-- BEGIN Records for this exercise --

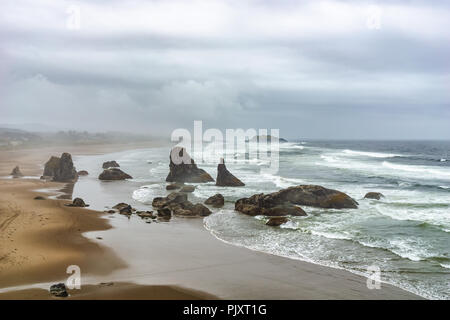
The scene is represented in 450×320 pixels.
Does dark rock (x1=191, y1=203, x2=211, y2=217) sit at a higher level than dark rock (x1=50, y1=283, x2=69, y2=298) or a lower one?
lower

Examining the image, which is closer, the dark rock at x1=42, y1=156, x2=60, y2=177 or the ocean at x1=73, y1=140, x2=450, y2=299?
the ocean at x1=73, y1=140, x2=450, y2=299

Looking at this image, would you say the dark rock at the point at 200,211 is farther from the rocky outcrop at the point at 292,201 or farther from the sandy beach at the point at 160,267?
the sandy beach at the point at 160,267

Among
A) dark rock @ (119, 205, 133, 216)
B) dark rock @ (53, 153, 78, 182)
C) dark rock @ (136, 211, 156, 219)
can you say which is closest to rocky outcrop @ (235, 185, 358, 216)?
dark rock @ (136, 211, 156, 219)

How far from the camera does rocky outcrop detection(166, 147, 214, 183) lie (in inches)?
1788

-- END Records for this exercise --

## What is being asked
Copy the listing in full and without alteration, omitting every picture.

## Answer to this task
The scene is represented in 450×320 pixels.
Does dark rock (x1=191, y1=203, x2=211, y2=217) sit at a higher level than dark rock (x1=50, y1=283, x2=69, y2=298) or a lower one?
lower

Examining the image, which is closer, the dark rock at x1=42, y1=156, x2=60, y2=177 or the ocean at x1=73, y1=140, x2=450, y2=299?
the ocean at x1=73, y1=140, x2=450, y2=299

Looking at this image, would you say the dark rock at the point at 200,211 is farther from the rocky outcrop at the point at 292,201 or farther from the sandy beach at the point at 160,267?
the sandy beach at the point at 160,267

Among
A) dark rock @ (119, 205, 133, 216)
B) dark rock @ (53, 153, 78, 182)
C) dark rock @ (136, 211, 156, 219)
can you say which is closest to rocky outcrop @ (235, 185, 358, 216)?
dark rock @ (136, 211, 156, 219)

How far from the camera does rocky outcrop detection(166, 147, 214, 183) lie (in inches)?
1788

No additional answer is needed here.